# [TASK REQUIREMENTS]
Please reproduce the text of every record below word for word, leaving out the pictures.

____________________

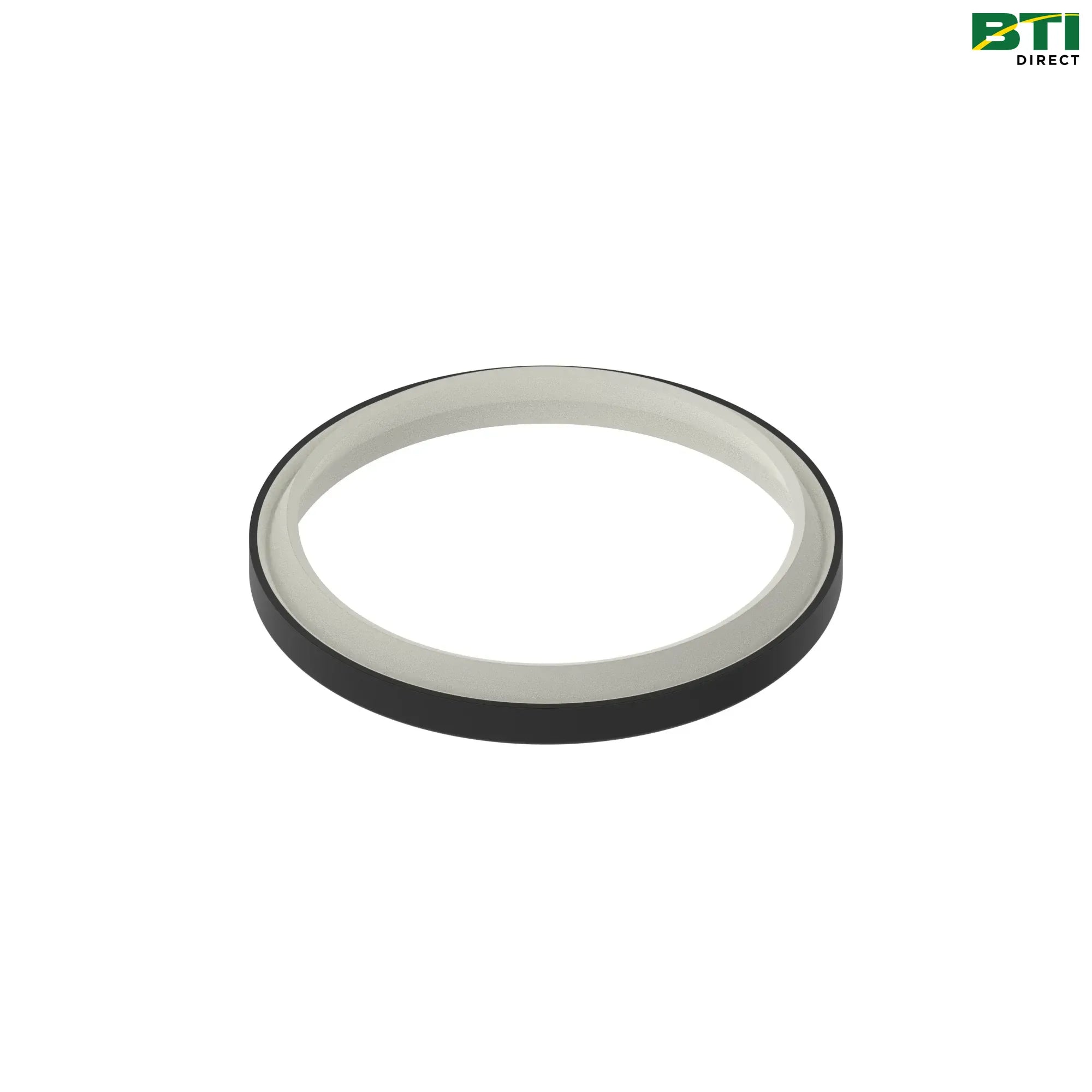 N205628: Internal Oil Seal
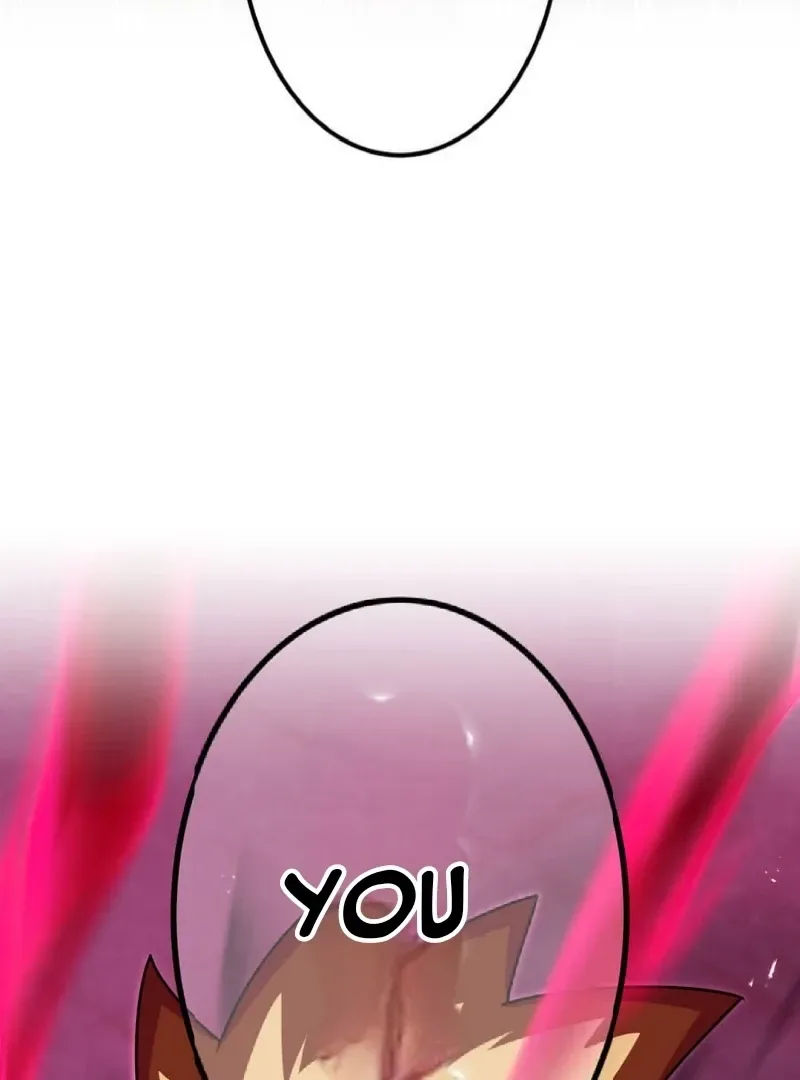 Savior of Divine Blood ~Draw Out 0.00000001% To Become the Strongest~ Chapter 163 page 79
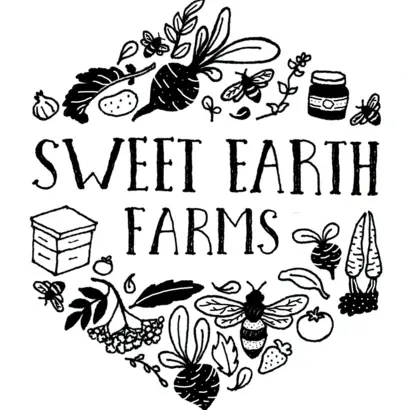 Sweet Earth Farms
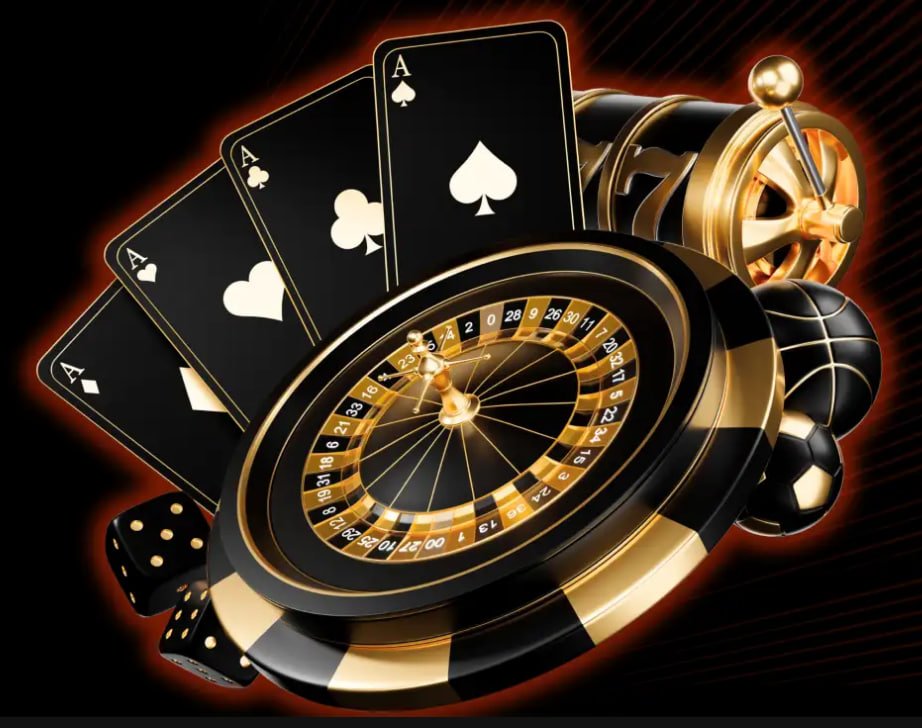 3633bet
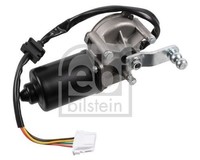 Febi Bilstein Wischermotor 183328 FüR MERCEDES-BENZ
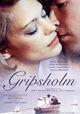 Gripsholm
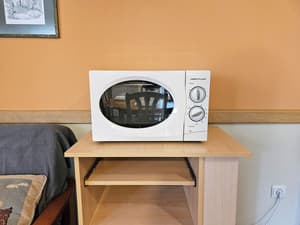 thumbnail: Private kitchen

____________________

# [WORKED SOLUTION]
 N205628: Internal Oil Seal
 Savior of Divine Blood ~Draw Out 0.00000001% To Become the Strongest~ Chapter 163 page 79
 Sweet Earth Farms
 3633bet
 Febi Bilstein Wischermotor 183328 FüR MERCEDES-BENZ
 Gripsholm
 thumbnail: Private kitchen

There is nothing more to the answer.